/---

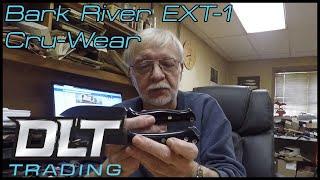 Bark River Fox River EXT-1 Cru…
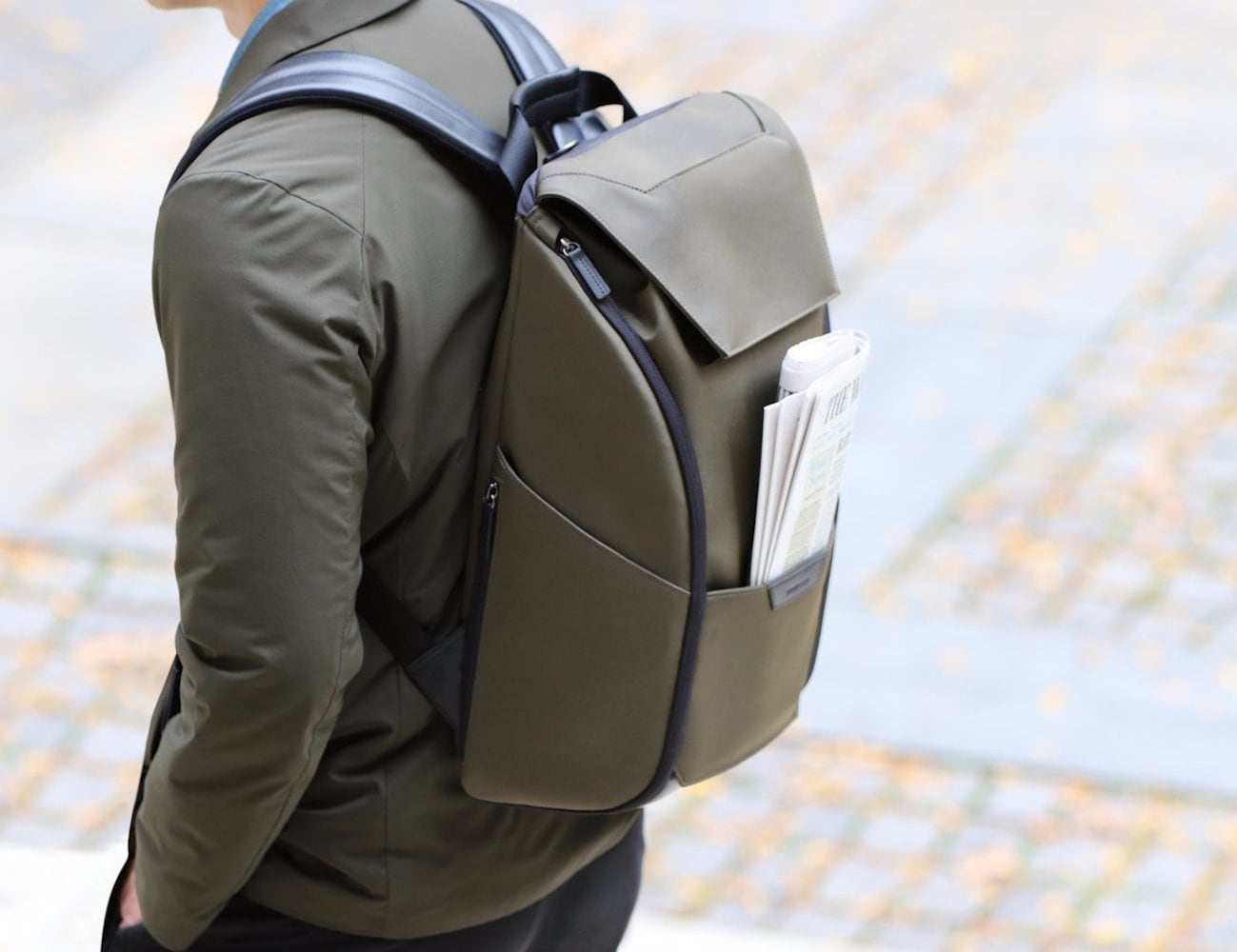 Stuart & Lau Capstone Lightweight Waterproof Backpack has a secure spot for everything
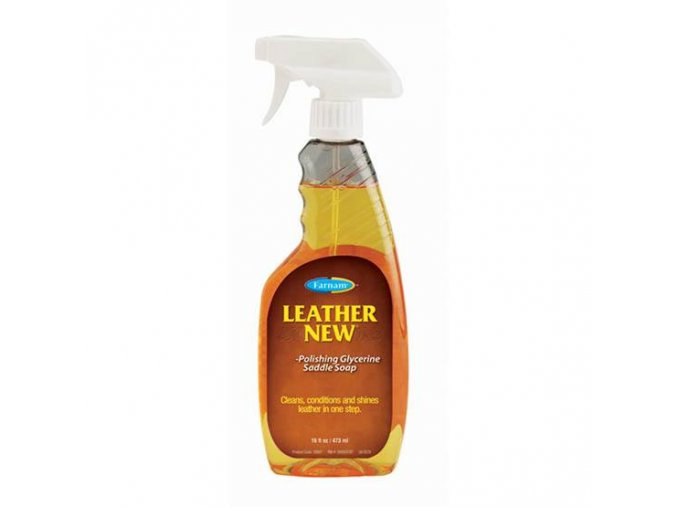Leather New Glycerine Saddle Soap 473 ml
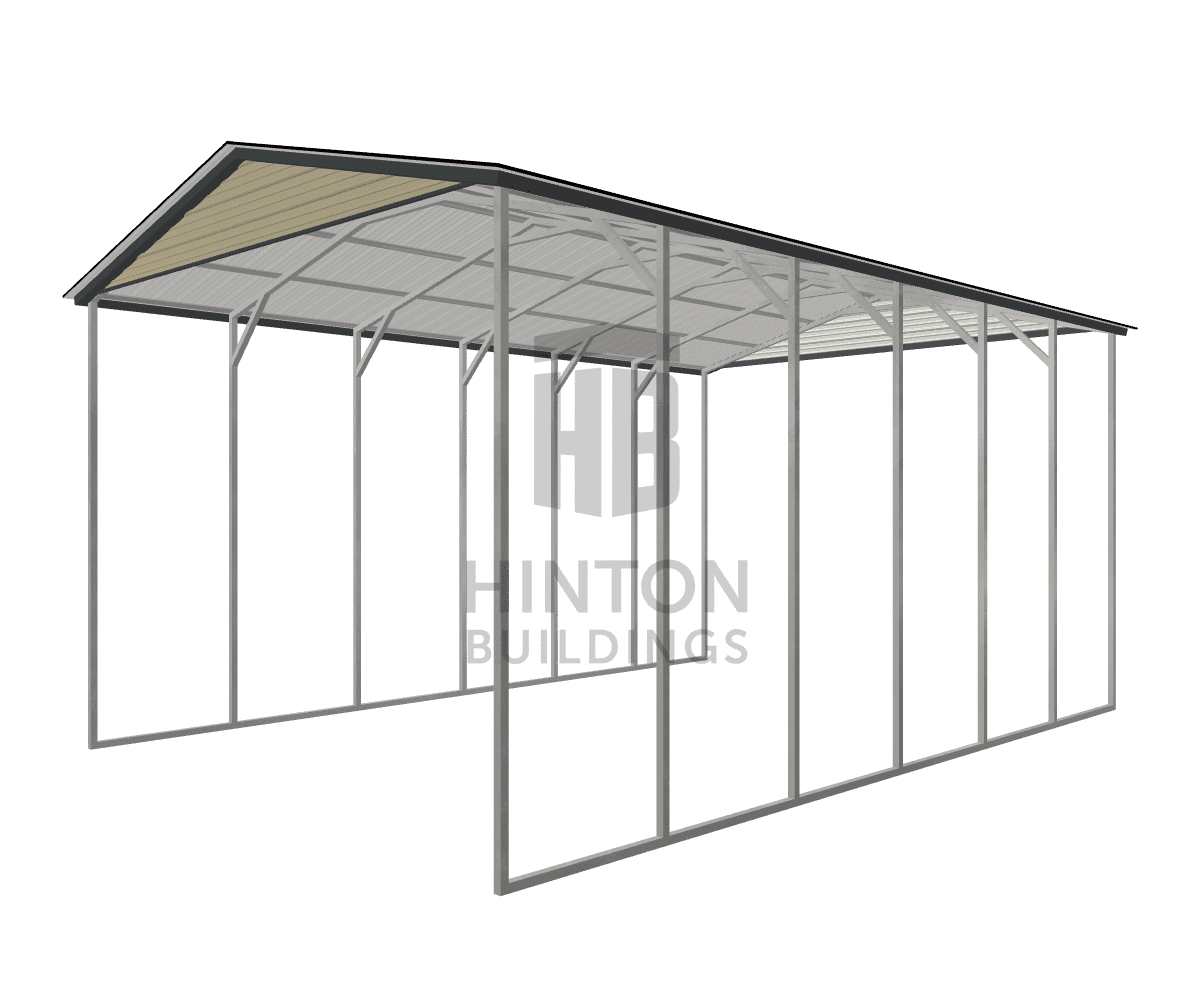 Jeremy from Belmont, NC designed this 20x30x14 building with our 3D Building Designer.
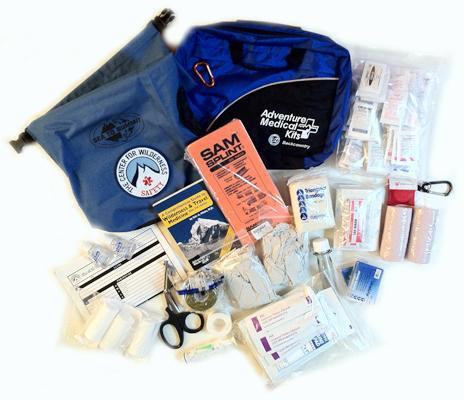 Northern Tier (BSA) Crew First Aid Kit Kit CWS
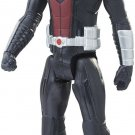 Marvel Ant-Man and The Wasp Titan Hero Series Ant-Man with Titan Hero Power FX P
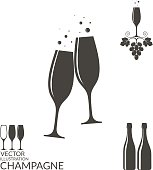 Champagne. Isolated wineglasses and bottles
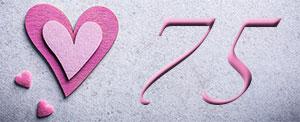75 aniversario de bodas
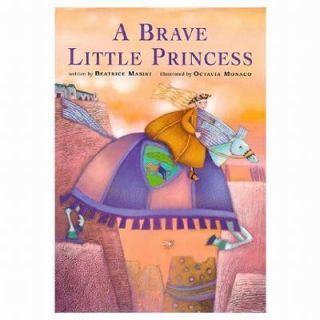 Brave Little Princess by Beatrice Masini 2000, Hardcover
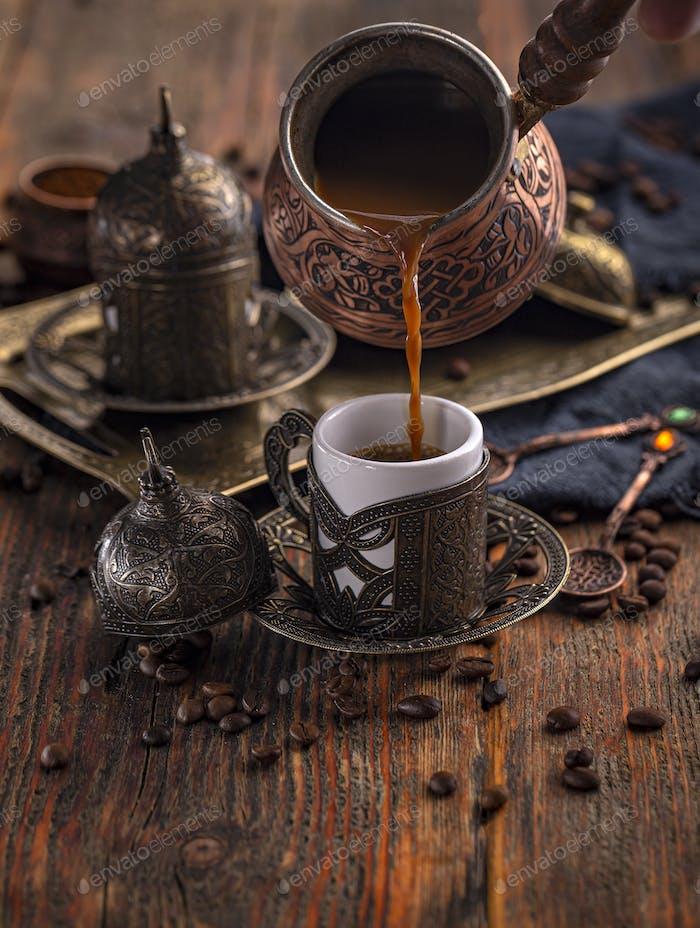 Fresh breved coffe in cezve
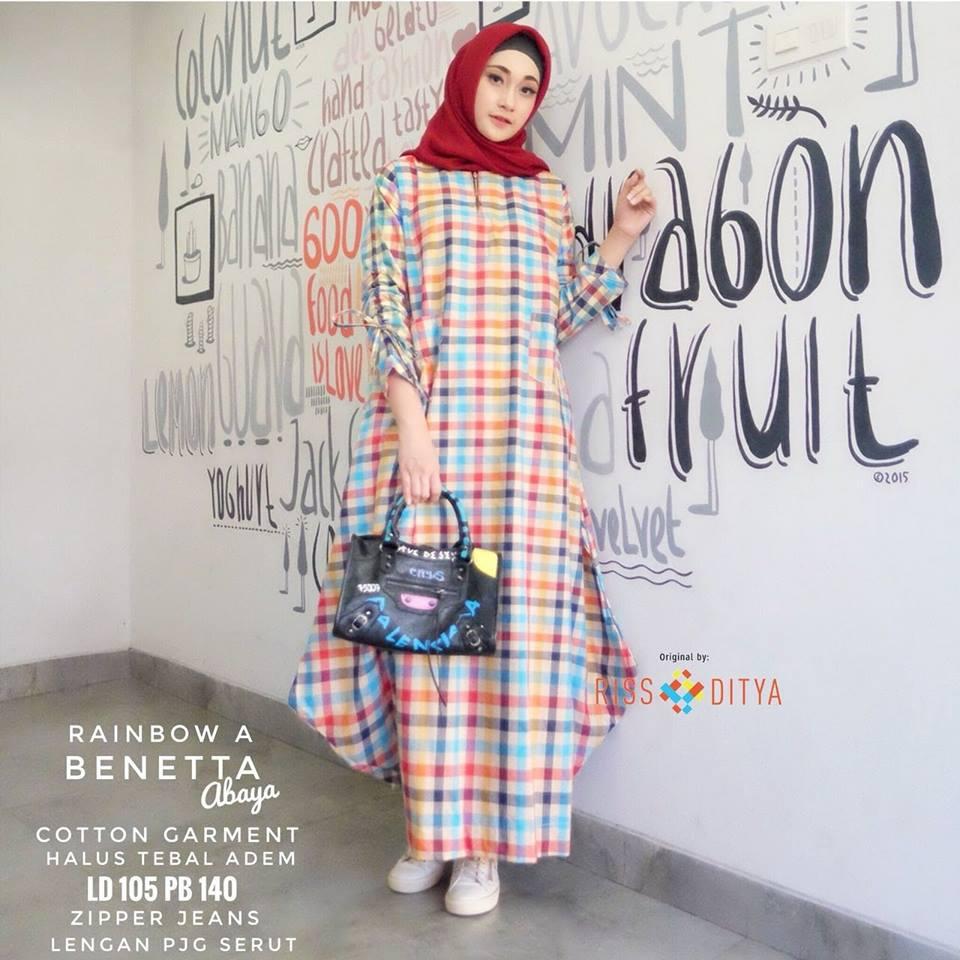 Benetta Abaya Katun Garment by RISS DITYA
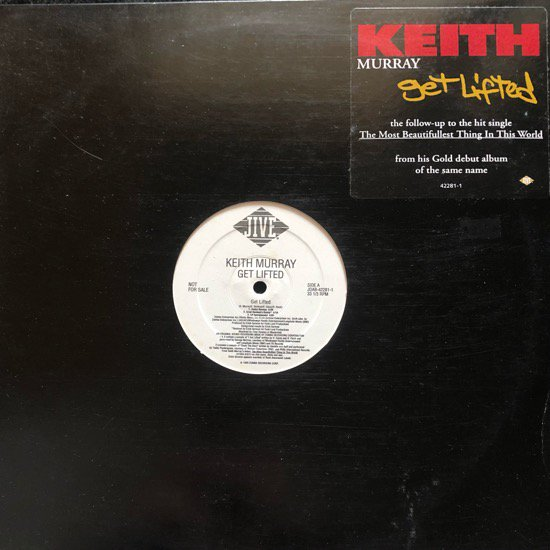 KEITH MURRAY / GET LIFTED (PROMO)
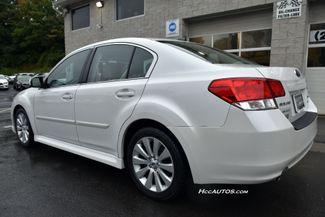 2012 Subaru Legacy 3.6R Limited Waterbury, Connecticut 4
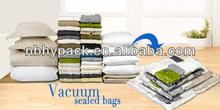 airtight plastic bag
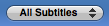 all-subtitles-button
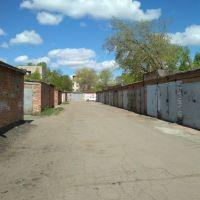 Капитальный гараж,  ул. 19 Партсъезда, 35-фото3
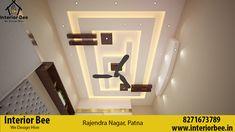 Simple False Ceiling Design, Pvc Ceiling Design, Interior Ceiling Design, Drawing Room Ceiling Design, Ceiling Design Living Room, Bedroom False Ceiling Design, Plafond Staff, House Wall Design, Pop Design For Hall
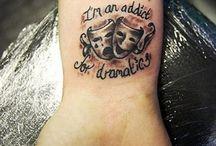 TattooArtists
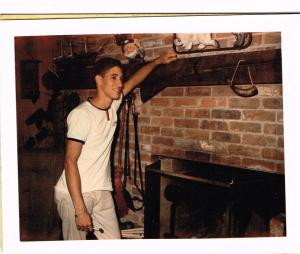 Jeff in West Hartford 1964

\---

__EXERCISE BRIEF__:
Pictures are not part of the copy. Restate everything else in the listing word for word.

__ANSWER TO THIS TASK__:
 Bark River Fox River EXT-1 Cru…
 Stuart & Lau Capstone Lightweight Waterproof Backpack has a secure spot for everything
Leather New Glycerine Saddle Soap 473 ml
 Jeremy from Belmont, NC designed this 20x30x14 building with our 3D Building Designer.
 Northern Tier (BSA) Crew First Aid Kit Kit CWS
 Marvel Ant-Man and The Wasp Titan Hero Series Ant-Man with Titan Hero Power FX P
 Champagne. Isolated wineglasses and bottles
75 aniversario de bodas
 Brave Little Princess by Beatrice Masini 2000, Hardcover
 Fresh breved coffe in cezve
 Benetta Abaya Katun Garment by RISS DITYA
 KEITH MURRAY / GET LIFTED (PROMO)
 2012 Subaru Legacy 3.6R Limited Waterbury, Connecticut 4
 airtight plastic bag
 all-subtitles-button
 Капитальный гараж,  ул. 19 Партсъезда, 35-фото3
 Simple False Ceiling Design, Pvc Ceiling Design, Interior Ceiling Design, Drawing Room Ceiling Design, Ceiling Design Living Room, Bedroom False Ceiling Design, Plafond Staff, House Wall Design, Pop Design For Hall
 TattooArtists
 Jeff in West Hartford 1964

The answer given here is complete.